Objectifs
1/ Répondez aux questions suivantes à partir du texte sur l'Espace du Savoir.
(a) Quels sont les trois espaces anthropologiques qui se seraient succédé avant l'Espace du Savoir ?
(b) Quelles autres causes efficientes principales le texte cite-t-il à la place du Savoir ?
(c) Quelle définition de l'information le texte donne-t-il ?
2/ Recopiez le passage du texte sur l'Espace du Savoir situé entre « Il co-existerait avec » et « militaire ou l'Harmonie. », ces mots compris.

Texte du document

==============================

Le savoir et son inscription matérielle.
La lecture de l'histoire selon P. Lévy repose sur une
proposition centrale : trois espaces anthropologiques se seraient succédés
: la Terre, le Territoire, l'Espace des marchandises et nous serions entré
finalement dans le quatrième : l'Espace du Savoir.
(3)
"En effet, c'est désormais (souligné
par nous) des capacités d'apprentissage rapide et d'imagination
collective des êtres humains qui les peuplent que dépendent
aussi bien les réseaux économiques que les puissances territoriales."
(4)
Selon un processus déjà vérifié
pour les deux mutations antérieures (Terre/Territoire, Territoire/Marchandise),
l'Espace du Savoir se subordonnerait les trois autres, sans les annihiler.
Il co-existerait avec eux en les ajustant à sa domination.
Cette affirmation est incontestable, au sens où les
professions de foi ne se contestent pas. Il est toujours possible d'entreprendre
une lecture de l'organisation sociale reposant sur une cause première,
de déduire les rapports de pouvoir de la distribution et de l'organisation
des réseaux de savoir. Mais l'inverse est tout aussi tentant.
Savoir égal pouvoir ou richesse, sont des équations
d'une grande naïveté. Le problème n'est pas de se demander
si le savoir a une fonction de distribution de pouvoir -c'est évident-
mais d'examiner les conséquences d'un discours unilatéral
qui postule une cause efficiente principale, ici le Savoir, mais ce pourrait
être aussi l'Intelligence, la Force militaire ou l'Harmonie.
Sur cette conception des rapports savoir/organisation sociale,
trois questions (au moins) se posent :
- comment séparer les connaissances, savoir-faire, compétences
de leurs inscriptions matérielles et sociales : systèmes
techniques et institutions, pour résumer ? Comment un adepte du
concept matérialiste de "technologie intellectuelle", peut-il imaginer
une "source" de richesse localisée principalement dans des acteurs
individuels ou, à plus forte raison, collectivement associés
(car qui dit association collective suppose des instruments très
concrets d'association : écrits, réunions, conciliabules,
institutions, réseaux formels et informels, matériels et
spirituels) ?
- comment séparer information et matière, savoir
et marchandise ? P. Lévy souligne pourtant que "la société
de l'information est un leurre", parce que l'information a déjà
pénétré l'univers de la production industrielle marchande.
Comment donc concevoir un échange social délivré
des pesanteurs de l'objet matériel, de la circulation marchande.
L'objet virtuel, quant à lui, n'est pas dénué de pesanteur,
même si son "poids" se manifeste surtout dans les procédures
d'appropriation. La marchandise concrétise un rapport social. Dans
cette perspective, le travail abstrait, immédiatement et nécessairement
collectif (inventeur, ingénieurs, ouvriers, investisseurs, commerçants,
etc.) suppose la circulation accélérée et élargie
d'échange informationnel. De la même manière qu'un
outil concrétise un programme "immatériel", mais qui lui
est indissolublement lié, une marchandise concrétise de l'information
(définition de l'information : qui donne forme).

==============================

Données fournies
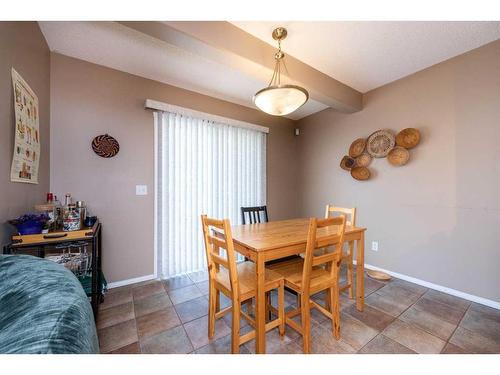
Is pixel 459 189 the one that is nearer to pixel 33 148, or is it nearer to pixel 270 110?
pixel 270 110

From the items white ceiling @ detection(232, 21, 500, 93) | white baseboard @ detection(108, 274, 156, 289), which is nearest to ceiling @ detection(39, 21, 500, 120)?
white ceiling @ detection(232, 21, 500, 93)

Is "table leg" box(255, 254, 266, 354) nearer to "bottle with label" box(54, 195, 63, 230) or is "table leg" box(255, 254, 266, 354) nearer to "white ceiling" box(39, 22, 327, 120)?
"bottle with label" box(54, 195, 63, 230)

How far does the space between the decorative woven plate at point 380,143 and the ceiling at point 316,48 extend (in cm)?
65

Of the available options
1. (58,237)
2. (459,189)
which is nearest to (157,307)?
(58,237)

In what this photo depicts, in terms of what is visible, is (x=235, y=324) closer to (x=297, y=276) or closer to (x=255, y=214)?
(x=297, y=276)

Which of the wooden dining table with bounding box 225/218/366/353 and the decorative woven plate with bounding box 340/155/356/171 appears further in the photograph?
the decorative woven plate with bounding box 340/155/356/171

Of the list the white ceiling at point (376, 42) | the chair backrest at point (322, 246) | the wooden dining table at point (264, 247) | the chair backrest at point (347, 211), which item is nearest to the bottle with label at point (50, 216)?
the wooden dining table at point (264, 247)

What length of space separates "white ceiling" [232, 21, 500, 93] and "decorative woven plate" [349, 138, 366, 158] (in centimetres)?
82

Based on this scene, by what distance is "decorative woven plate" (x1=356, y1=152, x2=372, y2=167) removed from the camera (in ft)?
8.85

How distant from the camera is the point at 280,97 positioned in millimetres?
1539

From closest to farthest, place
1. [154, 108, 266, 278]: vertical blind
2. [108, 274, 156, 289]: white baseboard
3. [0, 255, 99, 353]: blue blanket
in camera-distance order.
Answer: [0, 255, 99, 353]: blue blanket, [108, 274, 156, 289]: white baseboard, [154, 108, 266, 278]: vertical blind

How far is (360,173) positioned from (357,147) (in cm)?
36

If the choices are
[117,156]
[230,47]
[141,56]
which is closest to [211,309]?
[117,156]
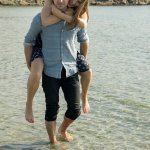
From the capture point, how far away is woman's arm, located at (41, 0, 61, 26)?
6.52 meters

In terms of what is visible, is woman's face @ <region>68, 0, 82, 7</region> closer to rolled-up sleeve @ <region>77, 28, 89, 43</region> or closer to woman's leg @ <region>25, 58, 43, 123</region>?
rolled-up sleeve @ <region>77, 28, 89, 43</region>

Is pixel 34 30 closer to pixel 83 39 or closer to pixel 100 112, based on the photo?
pixel 83 39

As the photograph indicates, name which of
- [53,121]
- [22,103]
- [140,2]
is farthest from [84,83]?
[140,2]

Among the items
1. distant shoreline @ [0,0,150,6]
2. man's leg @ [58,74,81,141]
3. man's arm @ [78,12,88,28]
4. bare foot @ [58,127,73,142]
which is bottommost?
distant shoreline @ [0,0,150,6]

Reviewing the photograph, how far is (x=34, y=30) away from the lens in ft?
21.8

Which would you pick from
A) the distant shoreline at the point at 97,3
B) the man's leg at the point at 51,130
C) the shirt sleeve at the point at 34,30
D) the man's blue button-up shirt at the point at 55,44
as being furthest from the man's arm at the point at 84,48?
the distant shoreline at the point at 97,3

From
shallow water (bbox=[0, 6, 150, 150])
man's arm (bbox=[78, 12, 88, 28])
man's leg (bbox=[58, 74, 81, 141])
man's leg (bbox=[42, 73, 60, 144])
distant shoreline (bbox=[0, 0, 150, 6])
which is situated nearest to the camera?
man's arm (bbox=[78, 12, 88, 28])

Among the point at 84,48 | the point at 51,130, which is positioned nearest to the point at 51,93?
the point at 51,130

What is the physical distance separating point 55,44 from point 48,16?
17.3 inches

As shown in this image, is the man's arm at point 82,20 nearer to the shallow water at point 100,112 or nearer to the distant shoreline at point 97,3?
the shallow water at point 100,112

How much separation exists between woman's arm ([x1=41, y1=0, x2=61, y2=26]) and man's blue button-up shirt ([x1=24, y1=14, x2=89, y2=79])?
0.09 metres

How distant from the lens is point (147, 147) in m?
7.57

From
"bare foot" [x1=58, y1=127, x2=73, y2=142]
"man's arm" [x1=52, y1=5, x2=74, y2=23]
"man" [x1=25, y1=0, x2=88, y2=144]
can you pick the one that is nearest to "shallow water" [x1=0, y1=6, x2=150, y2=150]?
"bare foot" [x1=58, y1=127, x2=73, y2=142]

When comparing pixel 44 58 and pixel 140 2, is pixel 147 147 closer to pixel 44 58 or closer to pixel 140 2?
pixel 44 58
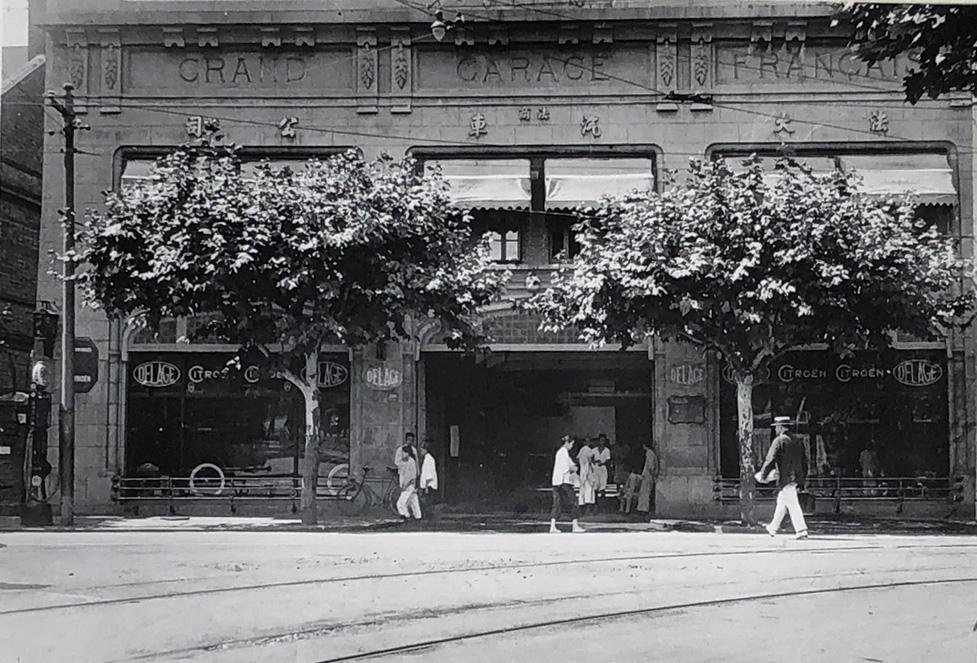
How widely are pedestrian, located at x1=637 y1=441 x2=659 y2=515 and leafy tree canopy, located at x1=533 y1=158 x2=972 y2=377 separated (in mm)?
1618

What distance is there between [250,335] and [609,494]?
16.4 ft

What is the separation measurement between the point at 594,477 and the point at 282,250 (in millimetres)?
4778

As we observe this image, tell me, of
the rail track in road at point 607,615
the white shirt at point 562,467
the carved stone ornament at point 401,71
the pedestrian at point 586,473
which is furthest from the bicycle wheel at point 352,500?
the rail track in road at point 607,615

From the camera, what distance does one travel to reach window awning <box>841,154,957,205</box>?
1385 cm

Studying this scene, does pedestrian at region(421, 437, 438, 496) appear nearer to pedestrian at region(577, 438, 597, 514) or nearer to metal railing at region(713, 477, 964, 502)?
pedestrian at region(577, 438, 597, 514)

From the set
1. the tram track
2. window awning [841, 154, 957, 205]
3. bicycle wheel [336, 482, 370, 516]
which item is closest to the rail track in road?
the tram track

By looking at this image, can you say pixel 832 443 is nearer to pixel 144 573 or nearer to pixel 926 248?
pixel 926 248

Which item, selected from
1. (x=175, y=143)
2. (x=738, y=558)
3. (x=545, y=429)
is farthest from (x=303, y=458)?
(x=738, y=558)

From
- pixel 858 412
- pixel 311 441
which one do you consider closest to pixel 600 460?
pixel 311 441

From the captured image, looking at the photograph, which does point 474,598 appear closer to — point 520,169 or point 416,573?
point 416,573

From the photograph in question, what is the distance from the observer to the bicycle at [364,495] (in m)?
12.8

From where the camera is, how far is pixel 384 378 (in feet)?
46.9

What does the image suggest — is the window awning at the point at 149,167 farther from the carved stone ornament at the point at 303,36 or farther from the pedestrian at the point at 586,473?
the pedestrian at the point at 586,473

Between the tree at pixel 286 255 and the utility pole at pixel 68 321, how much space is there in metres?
0.26
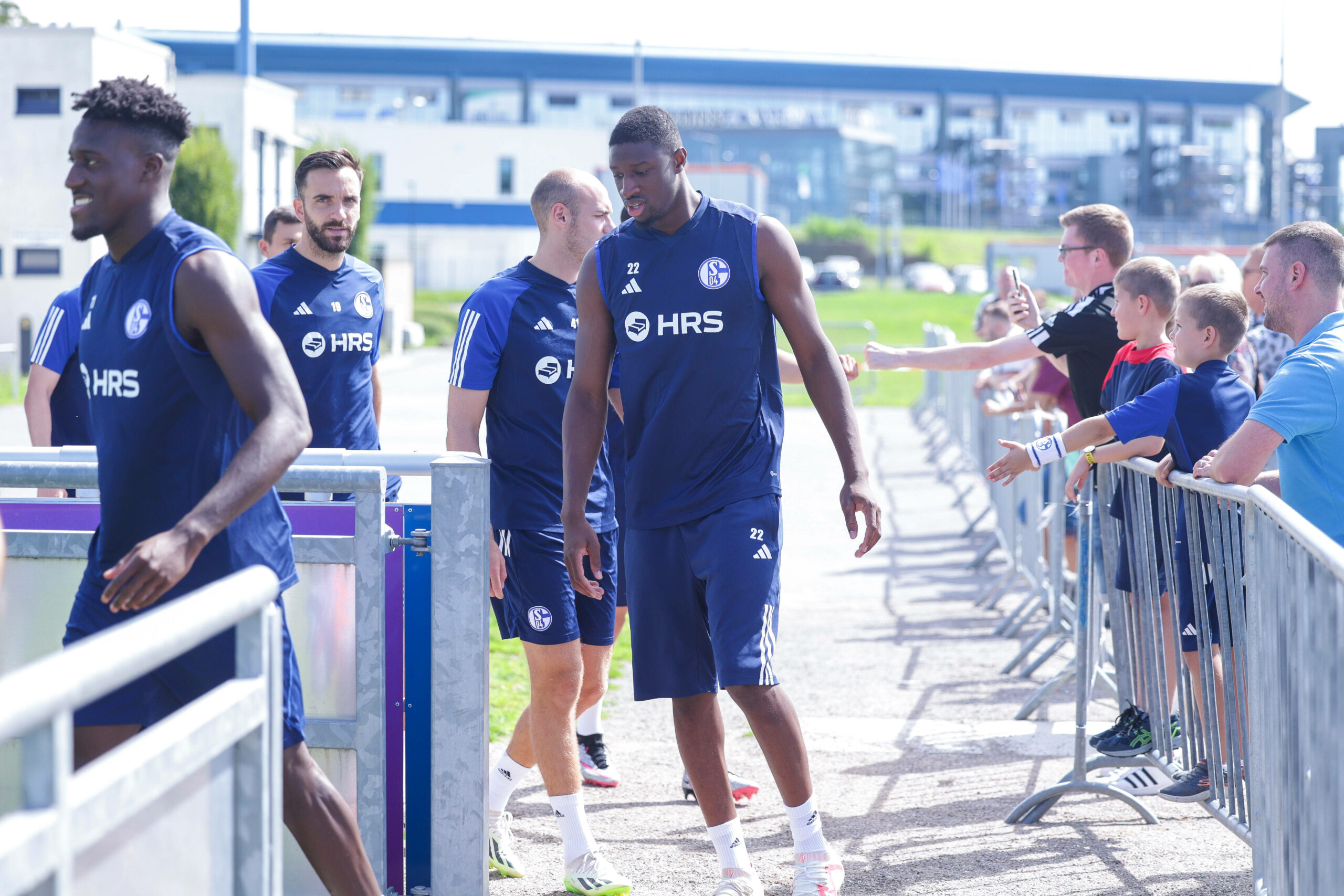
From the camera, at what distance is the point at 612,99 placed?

==============================

Corrigés par exercice
1/
(a) La Terre, le Territoire et l'Espace des marchandises.
(b) L'Intelligence, la Force militaire ou l'Harmonie.
(c) L'information est ce « qui donne forme ».

2/
Il co-existerait avec eux en les ajustant à sa domination.
Cette affirmation est incontestable, au sens où les
professions de foi ne se contestent pas. Il est toujours possible d'entreprendre
une lecture de l'organisation sociale reposant sur une cause première,
de déduire les rapports de pouvoir de la distribution et de l'organisation
des réseaux de savoir. Mais l'inverse est tout aussi tentant.
Savoir égal pouvoir ou richesse, sont des équations
d'une grande naïveté. Le problème n'est pas de se demander
si le savoir a une fonction de distribution de pouvoir -c'est évident-
mais d'examiner les conséquences d'un discours unilatéral
qui postule une cause efficiente principale, ici le Savoir, mais ce pourrait
être aussi l'Intelligence, la Force militaire ou l'Harmonie.